Collected data entries:

·····

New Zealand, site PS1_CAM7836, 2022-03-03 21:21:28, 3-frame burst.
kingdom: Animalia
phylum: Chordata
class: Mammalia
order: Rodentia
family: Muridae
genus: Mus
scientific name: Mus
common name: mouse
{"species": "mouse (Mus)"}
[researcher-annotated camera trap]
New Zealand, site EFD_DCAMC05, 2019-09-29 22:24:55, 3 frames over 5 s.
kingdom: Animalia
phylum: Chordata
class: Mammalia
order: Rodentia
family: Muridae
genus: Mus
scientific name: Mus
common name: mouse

·····

▶ THE TASK:
Each of the records above is to be reproduced word for word.

▶ SOLUTION FOR THIS TASK:
New Zealand, site PS1_CAM7836, 2022-03-03 21:21:28, 3-frame burst.
kingdom: Animalia
phylum: Chordata
class: Mammalia
order: Rodentia
family: Muridae
genus: Mus
scientific name: Mus
common name: mouse
{"species": "mouse (Mus)"}
[researcher-annotated camera trap]
New Zealand, site EFD_DCAMC05, 2019-09-29 22:24:55, 3 frames over 5 s.
kingdom: Animalia
phylum: Chordata
class: Mammalia
order: Rodentia
family: Muridae
genus: Mus
scientific name: Mus
common name: mouse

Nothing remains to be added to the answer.